▶ Goal of the exercise: Can you reproduce each of the records below word for word, from the first line to the last?

▶ Information shown:

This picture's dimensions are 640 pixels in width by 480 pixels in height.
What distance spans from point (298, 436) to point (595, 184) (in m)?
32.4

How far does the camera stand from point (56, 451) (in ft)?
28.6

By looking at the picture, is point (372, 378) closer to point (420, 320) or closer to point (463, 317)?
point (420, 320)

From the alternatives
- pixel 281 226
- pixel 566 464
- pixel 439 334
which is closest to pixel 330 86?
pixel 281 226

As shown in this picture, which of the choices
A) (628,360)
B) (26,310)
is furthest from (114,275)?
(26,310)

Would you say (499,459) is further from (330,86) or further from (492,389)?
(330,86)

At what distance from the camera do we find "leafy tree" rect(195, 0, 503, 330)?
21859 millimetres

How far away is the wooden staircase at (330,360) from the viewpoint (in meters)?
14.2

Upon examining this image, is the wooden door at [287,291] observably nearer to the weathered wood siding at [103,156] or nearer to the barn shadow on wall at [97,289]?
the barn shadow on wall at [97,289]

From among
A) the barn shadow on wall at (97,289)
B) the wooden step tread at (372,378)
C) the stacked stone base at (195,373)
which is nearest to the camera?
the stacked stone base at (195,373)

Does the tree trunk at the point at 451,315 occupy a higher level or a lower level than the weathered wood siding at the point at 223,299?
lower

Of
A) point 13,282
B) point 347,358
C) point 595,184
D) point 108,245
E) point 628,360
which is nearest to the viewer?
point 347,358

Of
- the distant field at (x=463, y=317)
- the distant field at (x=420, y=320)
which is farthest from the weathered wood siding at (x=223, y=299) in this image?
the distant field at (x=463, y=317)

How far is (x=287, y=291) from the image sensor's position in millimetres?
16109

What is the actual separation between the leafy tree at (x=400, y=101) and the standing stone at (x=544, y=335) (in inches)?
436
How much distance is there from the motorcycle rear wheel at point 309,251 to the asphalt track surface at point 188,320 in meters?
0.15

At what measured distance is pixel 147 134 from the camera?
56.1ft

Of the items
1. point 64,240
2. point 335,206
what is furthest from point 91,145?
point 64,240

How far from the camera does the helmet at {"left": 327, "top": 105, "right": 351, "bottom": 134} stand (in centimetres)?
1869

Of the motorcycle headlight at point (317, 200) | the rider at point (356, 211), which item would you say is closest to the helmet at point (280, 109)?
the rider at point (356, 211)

▶ Answer to this exercise:
This picture's dimensions are 640 pixels in width by 480 pixels in height.
What distance spans from point (298, 436) to point (595, 184) (in m)?
32.4

How far does the camera stand from point (56, 451) (in ft)?
28.6

By looking at the picture, is point (372, 378) closer to point (420, 320) or closer to point (463, 317)?
point (420, 320)

From the alternatives
- pixel 281 226
- pixel 566 464
- pixel 439 334
which is closest to pixel 330 86?
pixel 281 226

As shown in this picture, which of the choices
A) (628,360)
B) (26,310)
is furthest from (114,275)?
(26,310)

Would you say (499,459) is further from (330,86) or further from (492,389)?
(330,86)

At what distance from the camera do we find "leafy tree" rect(195, 0, 503, 330)?
21859 millimetres

How far away is the wooden staircase at (330,360) from the viewpoint (in meters)?
14.2

Upon examining this image, is the wooden door at [287,291] observably nearer to the weathered wood siding at [103,156] or nearer to the barn shadow on wall at [97,289]?
the barn shadow on wall at [97,289]

From among
A) the barn shadow on wall at (97,289)
B) the wooden step tread at (372,378)
C) the stacked stone base at (195,373)
which is nearest to the camera?
the stacked stone base at (195,373)

Does the tree trunk at the point at 451,315 occupy a higher level or a lower level than the weathered wood siding at the point at 223,299?
lower

Of
A) point 13,282
B) point 347,358
C) point 595,184
D) point 108,245
E) point 628,360
which is nearest to the viewer?
point 347,358

Of
- the distant field at (x=463, y=317)
- the distant field at (x=420, y=320)
which is farthest from the weathered wood siding at (x=223, y=299) in this image?
the distant field at (x=463, y=317)

How far is (x=287, y=291) from the image sensor's position in millimetres?
16109

What is the actual separation between the leafy tree at (x=400, y=101) and the standing stone at (x=544, y=335) (in inches)?
436
How much distance is there from the motorcycle rear wheel at point 309,251 to the asphalt track surface at point 188,320 in meters?
0.15

At what measured distance is pixel 147 134 from the camera?
56.1ft

Of the items
1. point 64,240
2. point 335,206
what is furthest from point 91,145?
point 64,240

How far from the camera does the helmet at {"left": 327, "top": 105, "right": 351, "bottom": 134} stand (in centimetres)?
1869

Of the motorcycle headlight at point (317, 200) | the rider at point (356, 211), which item would you say is closest to the helmet at point (280, 109)?
the rider at point (356, 211)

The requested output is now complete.